Available data:
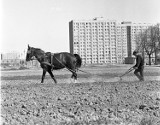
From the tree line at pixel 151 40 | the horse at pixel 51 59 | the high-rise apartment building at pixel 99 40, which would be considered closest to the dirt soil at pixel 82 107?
the horse at pixel 51 59

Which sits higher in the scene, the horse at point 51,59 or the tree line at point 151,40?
the tree line at point 151,40

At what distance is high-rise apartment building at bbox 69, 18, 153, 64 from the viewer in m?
96.6

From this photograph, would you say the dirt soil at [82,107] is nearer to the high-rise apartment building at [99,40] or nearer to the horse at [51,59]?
the horse at [51,59]

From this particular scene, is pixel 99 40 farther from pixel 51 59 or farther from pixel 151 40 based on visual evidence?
pixel 51 59

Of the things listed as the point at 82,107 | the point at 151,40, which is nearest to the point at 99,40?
the point at 151,40

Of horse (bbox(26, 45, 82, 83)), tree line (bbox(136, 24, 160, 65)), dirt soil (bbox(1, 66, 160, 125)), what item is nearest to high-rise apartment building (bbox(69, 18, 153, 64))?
tree line (bbox(136, 24, 160, 65))

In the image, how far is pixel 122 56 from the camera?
11144cm

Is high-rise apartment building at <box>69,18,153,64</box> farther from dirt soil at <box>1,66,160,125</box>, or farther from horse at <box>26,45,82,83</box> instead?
dirt soil at <box>1,66,160,125</box>

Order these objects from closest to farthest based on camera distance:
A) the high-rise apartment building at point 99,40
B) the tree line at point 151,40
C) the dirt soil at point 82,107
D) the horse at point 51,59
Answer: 1. the dirt soil at point 82,107
2. the horse at point 51,59
3. the tree line at point 151,40
4. the high-rise apartment building at point 99,40

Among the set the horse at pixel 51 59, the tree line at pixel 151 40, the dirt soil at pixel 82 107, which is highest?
the tree line at pixel 151 40

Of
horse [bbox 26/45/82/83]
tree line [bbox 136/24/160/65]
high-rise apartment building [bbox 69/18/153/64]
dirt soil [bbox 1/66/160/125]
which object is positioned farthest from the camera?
high-rise apartment building [bbox 69/18/153/64]

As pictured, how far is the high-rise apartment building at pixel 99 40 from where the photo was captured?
96562 millimetres

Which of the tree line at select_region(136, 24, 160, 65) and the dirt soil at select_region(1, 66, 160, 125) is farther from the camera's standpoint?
the tree line at select_region(136, 24, 160, 65)

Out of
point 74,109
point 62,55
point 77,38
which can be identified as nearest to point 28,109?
point 74,109
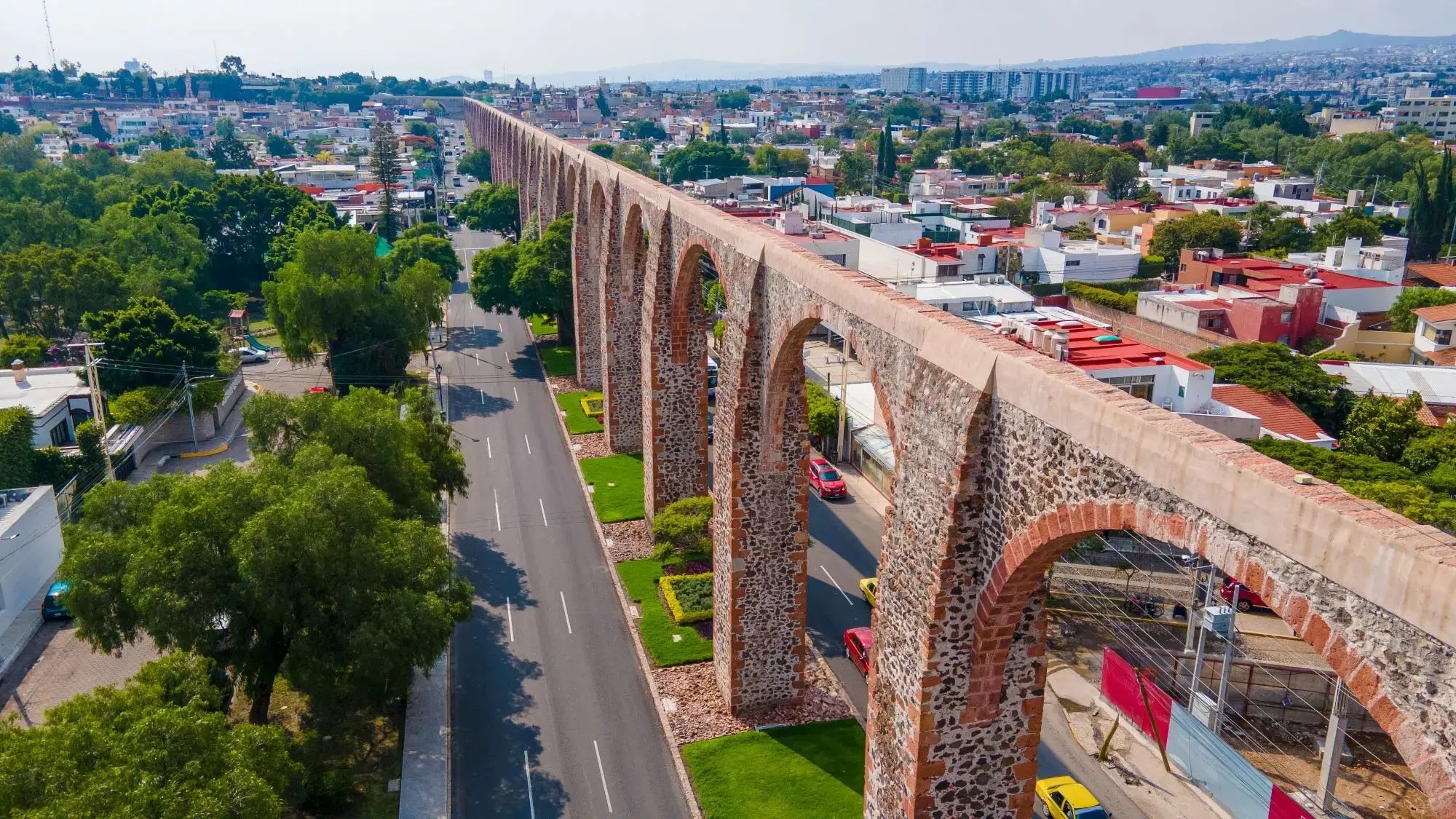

Exercise:
Starting at the line that has "Which of the" and continuing through the end of the items, write those lines out again with "nearest" changed to "closest" and nothing else altered. Omit the pictures.

Written answer:
Which of the tree line at select_region(136, 24, 160, 65) and the dirt soil at select_region(1, 66, 160, 125) is farther from the camera's standpoint?
the tree line at select_region(136, 24, 160, 65)

Out of
point 74,109
point 62,55
point 77,38
which can be identified as closest to point 28,109?
point 74,109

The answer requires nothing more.